Soal Latihan>
1: Menurut berita tentang investasi bodong di bawah, pada hari dan tanggal berapa Polda Jawa Timur mengungkap MeMiles?
2: Bisakah paragraf yang diawali "Liputan6.com, Jakarta - Kasus investasi bodong" dalam berita tentang investasi bodong di bawah ditulis ulang menjadi satu kalimat yang lebih ringkas tanpa menghilangkan fakta utamanya?
3: Angka apa saja yang disebutkan tentang investasi bodong atas nama PT Kam and Kam dalam berita tentang investasi bodong di bawah?

Kutipan Dokumen>
───
Sukses

4 Investasi Bodong yang Terungkap dan Gegerkan Publik

Yang terbaru, Direktorat Siber Ditreskrimsus Polda Metro Jaya menangkap empat pelaku pemalsuan website yang memalsukan website untuk menawarkan investasi forex bodong kepada para korbannya.

Liputan6.com, Jakarta - Kasus investasi bodong kembali terjadi. MeMiles merupakan aplikasi investasi bodong yang belum lama ini berhasil diungkap Polda Jawa Timur (Jatim) pada Jumat, 3 Januari 2020.

Tak butuh waktu lama, investasi bodong yang menggunakan nama PT Kam and Kam berhasil meraup omzet hingga Rp 750 miliar dan memiliki 264 ribu member hanya dalam delapan bulan.
───
Cuplikan Data>
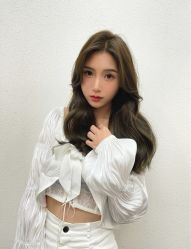 -缪斯造型烫发染发蛋白护理北京三里屯直营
───
Kunci Jawaban>
1: Jumat, 3 Januari 2020.

2: Kasus investasi bodong terulang lewat MeMiles, aplikasi yang diungkap Polda Jawa Timur pada Jumat, 3 Januari 2020.

3:
- Omzet hingga Rp 750 miliar
- 264 ribu member
- Delapan bulan